= Uyghur literature =

Literary works written in the Uyghur language

Uyghur or Uighur literature comprises oral compositions and written texts in the Uyghur language, a Turkic language used primarily by the Uyghur people in the Xinjiang Uyghur Autonomous Region of the People's Republic of China.

Uyghur writing system observed significant changes by its native writers who switched from Turkic script to Arabic that originally began in the 10th century until the 12th century. This development adopted language reforms from Arabic literature. Yūsuf Balasaguni, Mahmud al-Kashgari, Ahmad Yugnaki, and Ahmad Yasawi were among the leading writers of that time who flourished Uyghur literature by adopting language reforms. Also, Ahmad Yasawi one of the other writers who introduced new genre in Uyghur literature. Yesevi's poetry collection Divan-i hikmet (Book of Wisdom) is composed of various dialects, such as Arabic and Persian, which features Turkic metre.

==History==
The modern Uyghur language is a Karluk language from the Turkic language family. It is not descended from Old Uyghur.

From the late 15th century, the Chagatai language became the dominant literary language of Central Asia. Chagatai is sometimes referred to as ‘ancient Uyghur’ in China.

Poetry has been especially important in the history of Uyghur literature, and writers of the Uyghur diaspora are attempting to keep traditions alive despite the efforts of the Chinese government to undermine Uyghur culture.

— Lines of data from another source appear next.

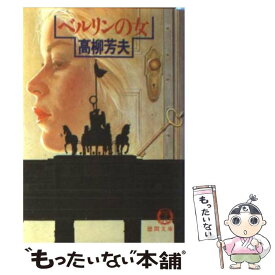 【中古】 ベルリンの女 / 高柳 芳夫 / 徳間書店 [文庫]【メール便送料無料】【あす楽対応】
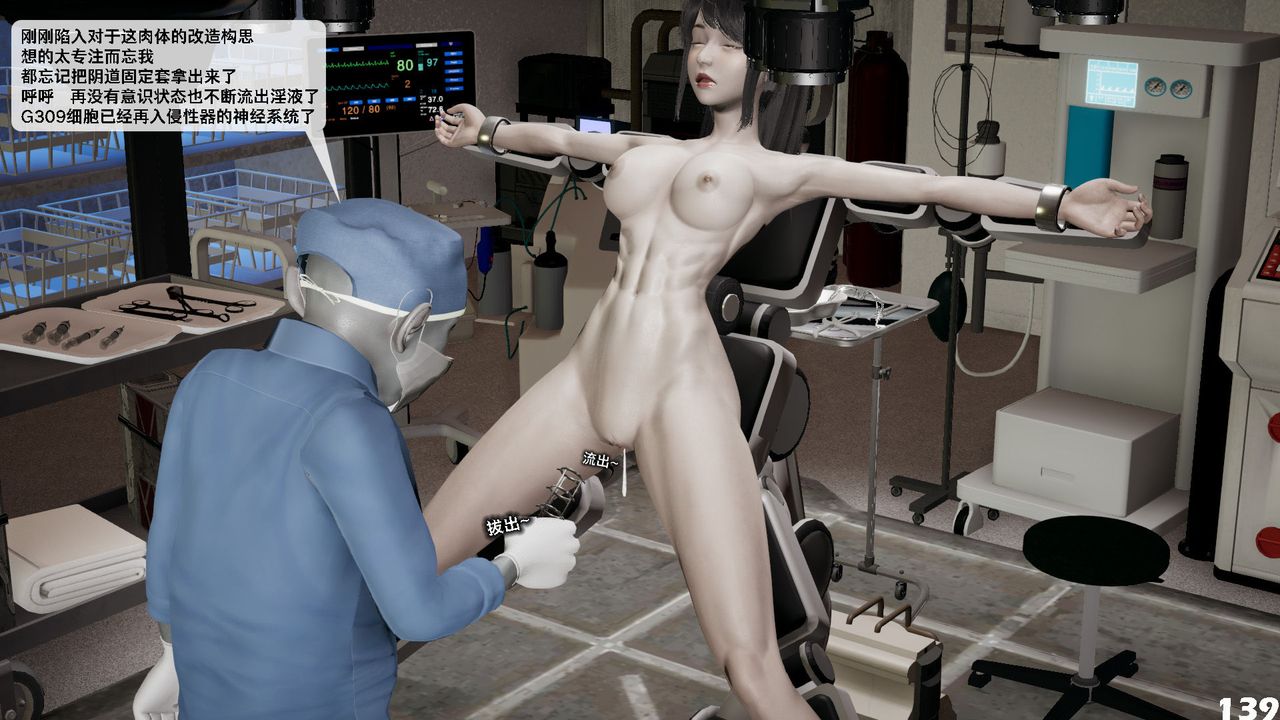 [3D]哥布林朋克世界第05話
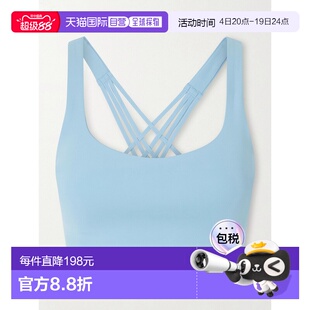 香港直邮Lululemon 女士 FlexyFlex 弹力运动文胸背心 LW2EILS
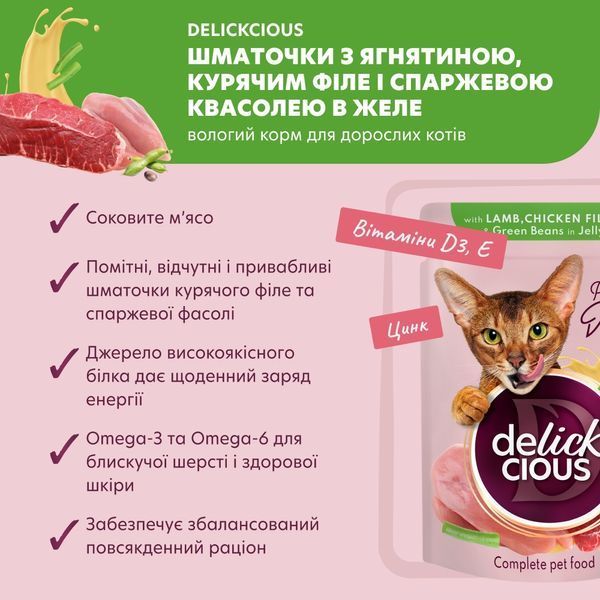 Delickcious Шматочки з ягнятиною, курячим філе і квасолею спаржевою в желе корм для дорослих котів, 0,085 кг B5410301 фото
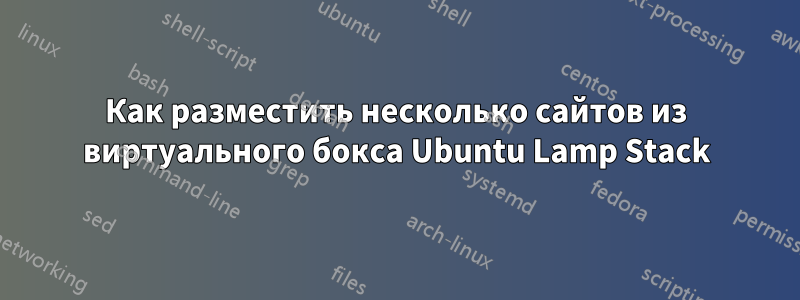 Как разместить несколько сайтов из виртуального бокса Ubuntu Lamp Stack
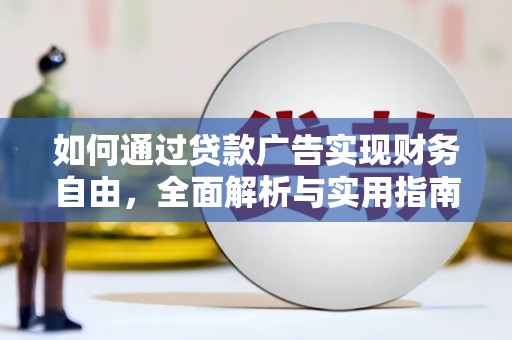 壶关如何通过贷款广告实现财务自由，全面解析与实用指南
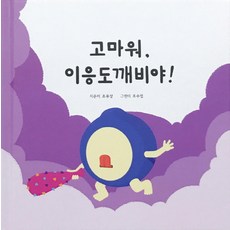 이응이한글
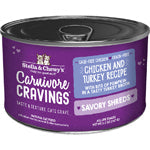 Stella and Chewys Cat Carnivore Cravings Shred Chicken and Turkey 5.2Oz. (Case Of 24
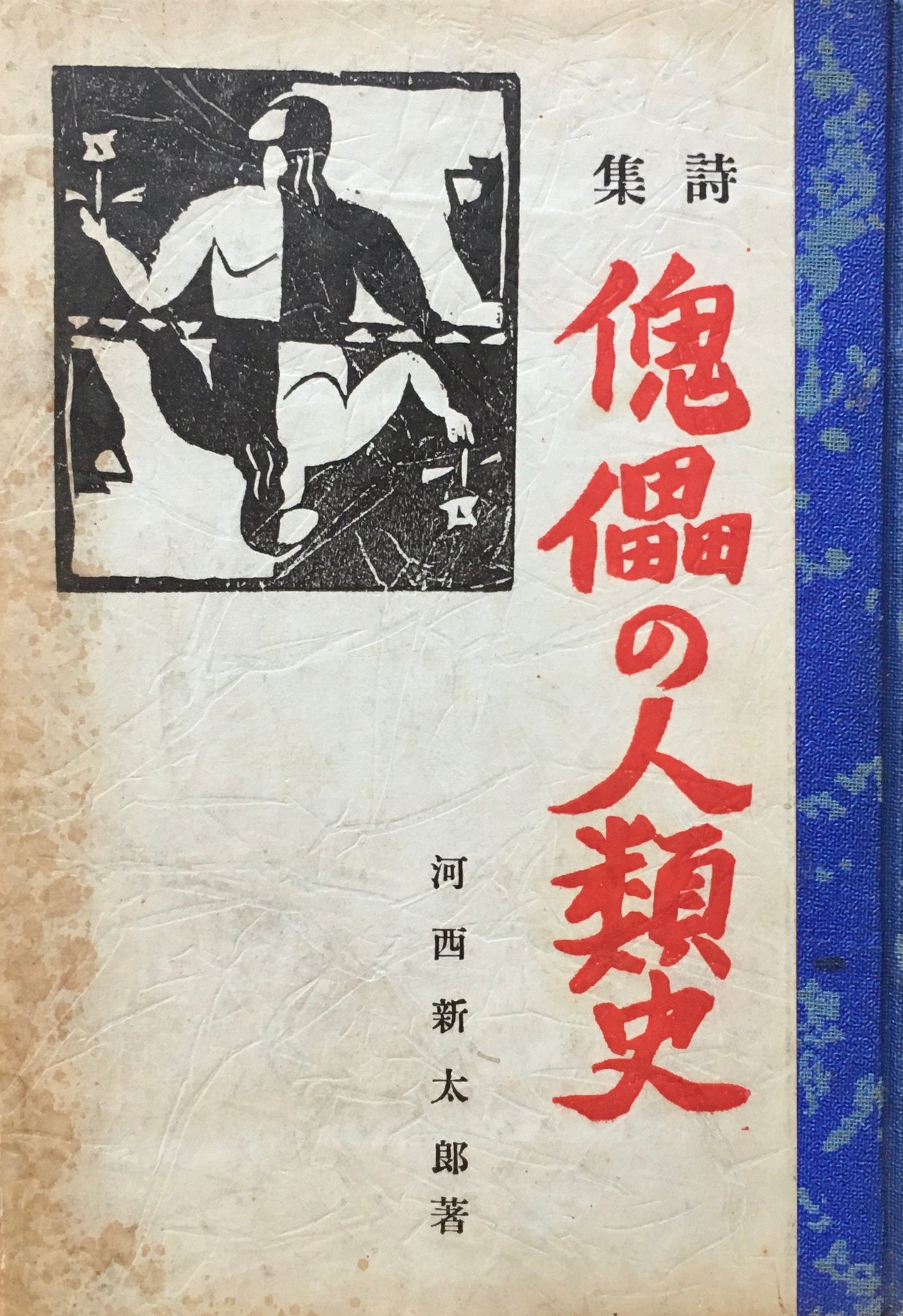 詩集　傀儡の人類史　河西新太郎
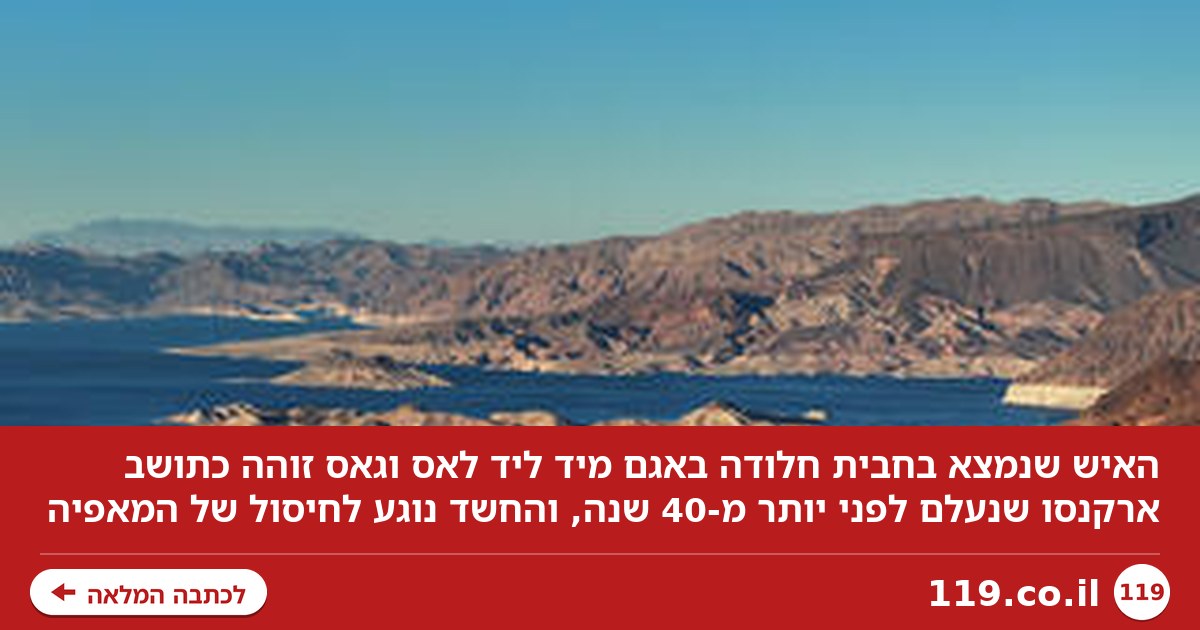 התעלומה - והקשר למאפיה: הנרצח בחבית זוהה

==Access to Uyghur literature in Xinjiang==

In 2019, the Financial Times published an article stating that the only Uyghur-language book available at the state-run Xinhua Bookstore chain in Xinjiang was CCP general secretary Xi Jinping’s work The Governance of China.
In 2020, The Guardian reported that Uyghur poetry was on the verge on extinction in Xinjiang due to the Chinese Communist Party (CCP) and the Chinese government detaining poets and imposing the use of Mandarin.